• _Set exercise 1_:
Can you print the part of the ceiling-paint thread starting at "I should back" and ending at "to change it.", word for word?
• _Set exercise 2_:
Will you carry on the ceiling-paint thread from the point where it stops?

• _Extract_:

------------

# Paint ceiling same color as walls???



## rencole

WE are in the process of painting my daughter's bedroom (she is 13 years old, btw), and we are torn about the color to paint her ceiling.

I should back up a few months, in December of this year, her dad closed off an extra room (previously an open loft) and made the wall he closed off an open closet with shelving for here clothes and things.  When we began, the 3 walls were sponged with a light blue color with a wood stained chair rail and hunter green, taupe, light blue, and light pink striped wall paper below the chair rail.... yuck... it was there when we moved into the house, and I just haven't bothered to change it. 

We removed the chair rail, and stripped the wallpaper off. She originally wanted to paint the lower half a deep dark purple and the top half white with a black chair rail and black trim around the windows and the floor.   I didn't want to actually tell her how to decorate her room, so I found some dark purple paint on the oops rack at WM and got it for only $5, and we started painting, being an intelligent girl, she soon realized that it didn't look like what she had pictured.  So, we made a trip to HD and she chose her favorite color mint green (this has been her favorite color for years, and was why I was so shocked at the dark purple).

We are now almost finished with the paint, we put two coats of tinted primer on the walls last night, and just finished two coats of paint.  

The ceilings are not entirely smooth, but they look like the ceilings were smoothed out with a trowel (?) and they just have curved lines occassionally.   Hard to describe, but I think they will look nice with color.  I know I have seen rooms with the ceiling painted the same color as the walls and thought it looked good.  

I guess what I am trying to find out is whether or not this is actually a good idea or not? It seems like the rooms I saw like that were maybe bathrooms.  So, does anyone have any opinions about this?   Any help would be appreciated.  

Also, we are going to paint the chair rail white and rehang it, the closet shelves, the door, the door trim, and the window trim will all be white.

The only furniture in the room right now is her bed which is black, and she wants to get another black piece of furniture to go with it....

------------

• _Source data_:
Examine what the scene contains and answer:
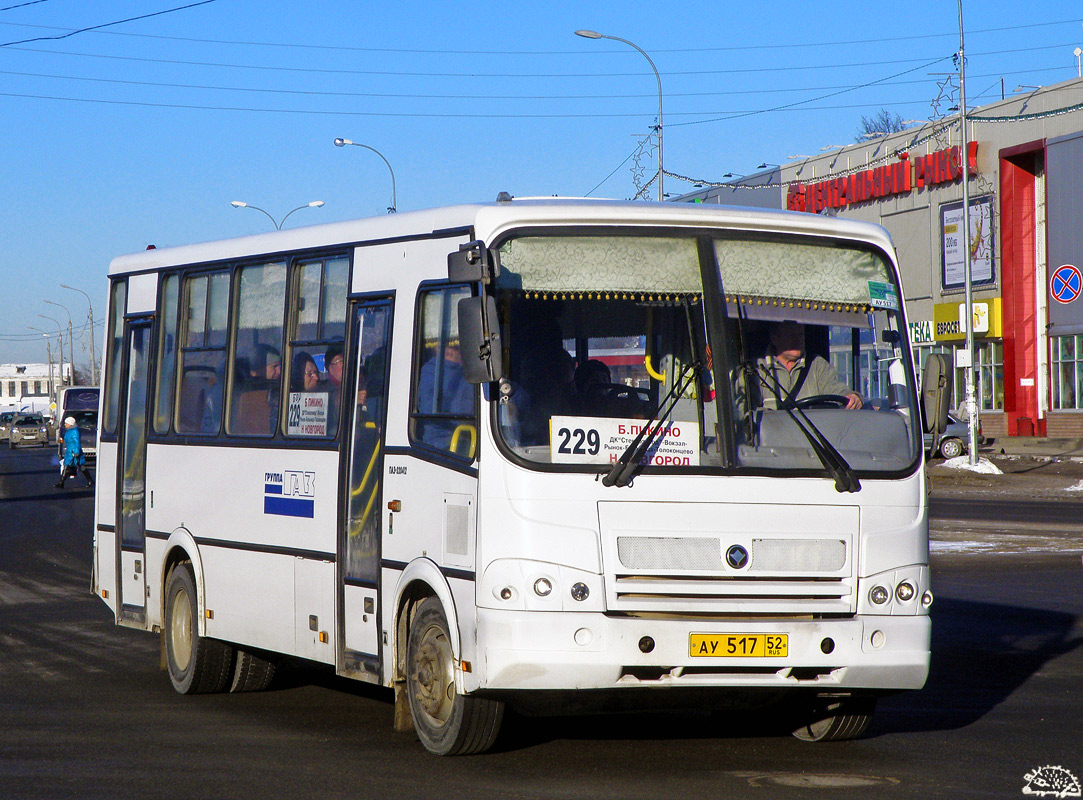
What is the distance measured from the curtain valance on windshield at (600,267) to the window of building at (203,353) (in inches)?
138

------------

• _Task result 1_:
I should back up a few months, in December of this year, her dad closed off an extra room (previously an open loft) and made the wall he closed off an open closet with shelving for here clothes and things.  When we began, the 3 walls were sponged with a light blue color with a wood stained chair rail and hunter green, taupe, light blue, and light pink striped wall paper below the chair rail.... yuck... it was there when we moved into the house, and I just haven't bothered to change it.

• _Task result 2_:
:help:


----------



## Nestor_Kelebay

1. There is no good reason NOT to paint the ceiling in a room the same colour as the walls.  Typically new homes will have the ceilings painted flat white, but the reason for this has nothing to do with painting.  It's because white paint reflects more light than any other colour, so that you benefit more from the natural light coming in through windows more if you reflect it around the room by bouncing it off the ceiling.  Basically, having white walls and ceilings would mean you'd turn your artificial lighting on a little later every evening because you'd have more natural light bouncing around the room to see by.

The reason for painting ceilings flat white (or texturing them) has even less to do with painting.  Ceilings are often illuminated by ceiling mounted light fixtures or by windows that come within a few inches of the ceiling.  Illuminating the ceiling at a sharp angle will exagerate any defects in the workmanship of the plastering or drywalling of the ceiling.

(Aside: Our eyes don't actually "see" certain things.  For example, you don't actually "see" a wave on otherwise calm water.  What you "see" is the way the wave perterbs the reflection of light off the otherwise smooth and flat surface of the water, and our brains understand that the perturbation of the reflected light is caused by a wave.)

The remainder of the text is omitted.